* _練習問題_:
記事を読み、次の問いに答えよ。
1. 記事の引用元はどこか。
2. 北口榛花選手の種目と所属は何か。
3. 橋岡優輝選手の16年インターハイ走幅跳の成績は何か。

* _本文_:
IH、全中が史上初の中止「この期間を自分の成長に」橋岡優輝、土井杏南、北口榛花からの言葉

引用元:月刊陸上競技
IH、全中が史上初の中止「この期間を自分の成長に」橋岡優輝、土井杏南、北口榛花からの言葉

 新型コロナウイルス感染拡大の影響で、当たり前だった部活動が休止。試合も軒並み中止・延期となっている。特に中学生、高校生の目標となっている全中、インターハイの中止は大きな影を落とした。もちろん、全国大会だけではなく、都道府県レベルの大会も開催できておらず、これまで積んできた努力の成果を見せられぬまま、選手たちによっては引退を選択してしまうという状況も生まれてしまっている。

 そんな中で、何人かのトップアスリートに電話取材する機会があり、「中高生へのメッセージをもらえないか」と投げかけた。今回は、男子走幅跳の橋岡優輝選手(日大)、女子短距離の土井杏南選手、女子やり投の北口榛花選手(ともにJAL)の3選手の言葉を届けたい。

 元々はこうしたメッセージをもらうためのインタビューではなかったが、それでも、中高生を取り巻く状況を踏まえて協力してくれた。彼らは慎重に、一つひとつ考えながら言葉を絞り出した。

橋岡「自分の成長に時間を使うことも大事」
●男子走幅跳
橋岡優輝(日大)
19年ドーハ世界選手権8位
中学・高校時代
13年全中四種競技3位
  ジュニア五輪走高跳9位
15年インターハイ走幅跳4位、110mH出場
16年インターハイ走幅跳優勝、4×100mR5位

―現在、新型コロナウイルスの影響で部活動を取り巻く環境は難しくなっています。

* _問題データ_:
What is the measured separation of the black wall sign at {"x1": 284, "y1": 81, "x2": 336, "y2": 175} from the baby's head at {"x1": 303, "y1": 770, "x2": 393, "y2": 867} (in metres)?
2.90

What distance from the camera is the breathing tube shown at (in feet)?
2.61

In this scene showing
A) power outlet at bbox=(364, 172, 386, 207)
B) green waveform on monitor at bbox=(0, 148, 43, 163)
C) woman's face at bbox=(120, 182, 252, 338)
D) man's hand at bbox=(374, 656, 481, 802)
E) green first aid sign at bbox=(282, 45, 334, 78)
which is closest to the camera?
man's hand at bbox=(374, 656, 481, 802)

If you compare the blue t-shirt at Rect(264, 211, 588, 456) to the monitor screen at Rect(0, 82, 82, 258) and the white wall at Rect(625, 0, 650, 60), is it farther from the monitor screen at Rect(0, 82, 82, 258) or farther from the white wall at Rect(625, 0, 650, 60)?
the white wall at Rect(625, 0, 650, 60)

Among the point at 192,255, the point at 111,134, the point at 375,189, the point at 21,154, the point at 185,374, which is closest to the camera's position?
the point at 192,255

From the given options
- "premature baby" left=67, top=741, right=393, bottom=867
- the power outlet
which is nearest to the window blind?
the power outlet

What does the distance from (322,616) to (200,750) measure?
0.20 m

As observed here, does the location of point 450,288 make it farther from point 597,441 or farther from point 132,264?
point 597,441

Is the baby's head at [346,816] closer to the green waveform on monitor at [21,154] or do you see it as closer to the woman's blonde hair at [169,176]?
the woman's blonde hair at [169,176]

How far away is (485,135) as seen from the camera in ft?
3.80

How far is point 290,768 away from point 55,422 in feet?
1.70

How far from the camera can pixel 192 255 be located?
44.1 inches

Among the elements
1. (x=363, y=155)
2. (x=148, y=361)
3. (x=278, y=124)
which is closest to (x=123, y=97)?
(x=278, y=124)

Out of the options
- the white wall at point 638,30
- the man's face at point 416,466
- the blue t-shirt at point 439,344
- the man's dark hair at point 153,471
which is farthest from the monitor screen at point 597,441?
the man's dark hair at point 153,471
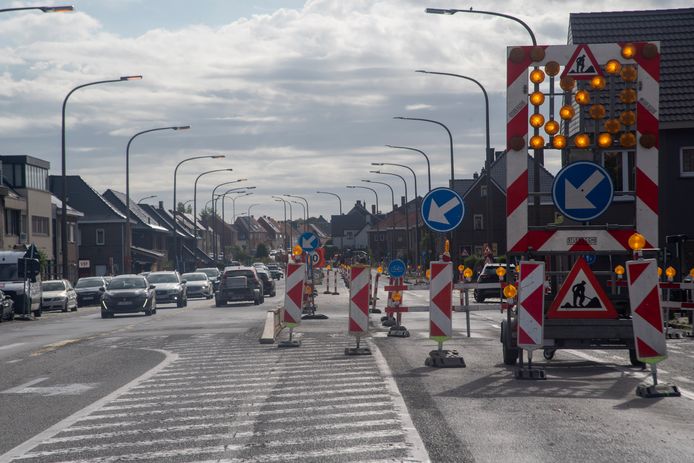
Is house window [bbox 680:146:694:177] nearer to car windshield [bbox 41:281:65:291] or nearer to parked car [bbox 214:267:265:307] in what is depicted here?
parked car [bbox 214:267:265:307]

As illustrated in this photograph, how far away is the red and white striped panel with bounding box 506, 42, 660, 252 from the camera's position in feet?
45.0

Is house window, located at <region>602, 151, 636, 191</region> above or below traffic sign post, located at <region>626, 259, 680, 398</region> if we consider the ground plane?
above

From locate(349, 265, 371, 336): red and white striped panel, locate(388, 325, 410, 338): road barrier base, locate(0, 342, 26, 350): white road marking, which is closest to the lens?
locate(349, 265, 371, 336): red and white striped panel

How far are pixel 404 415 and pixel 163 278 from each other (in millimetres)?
38843

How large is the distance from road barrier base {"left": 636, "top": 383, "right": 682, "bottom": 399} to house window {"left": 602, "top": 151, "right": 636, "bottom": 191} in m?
3.11

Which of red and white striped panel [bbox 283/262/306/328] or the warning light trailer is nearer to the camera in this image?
the warning light trailer

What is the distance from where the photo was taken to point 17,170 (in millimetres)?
71938

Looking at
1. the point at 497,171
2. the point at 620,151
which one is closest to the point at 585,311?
the point at 620,151

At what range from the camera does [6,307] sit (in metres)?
36.0

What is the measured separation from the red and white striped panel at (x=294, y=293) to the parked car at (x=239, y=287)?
25.0m

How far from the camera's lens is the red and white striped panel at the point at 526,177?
45.0 ft

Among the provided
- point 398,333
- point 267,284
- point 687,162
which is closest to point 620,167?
point 398,333

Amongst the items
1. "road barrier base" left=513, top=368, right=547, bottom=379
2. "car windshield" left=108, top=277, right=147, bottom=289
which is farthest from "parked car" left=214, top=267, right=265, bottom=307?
"road barrier base" left=513, top=368, right=547, bottom=379

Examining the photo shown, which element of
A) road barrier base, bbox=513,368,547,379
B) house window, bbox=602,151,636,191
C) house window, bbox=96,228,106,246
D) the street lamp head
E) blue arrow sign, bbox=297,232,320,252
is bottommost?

* _解答_:
1. 月刊陸上競技
2. 女子やり投、JAL
3. 優勝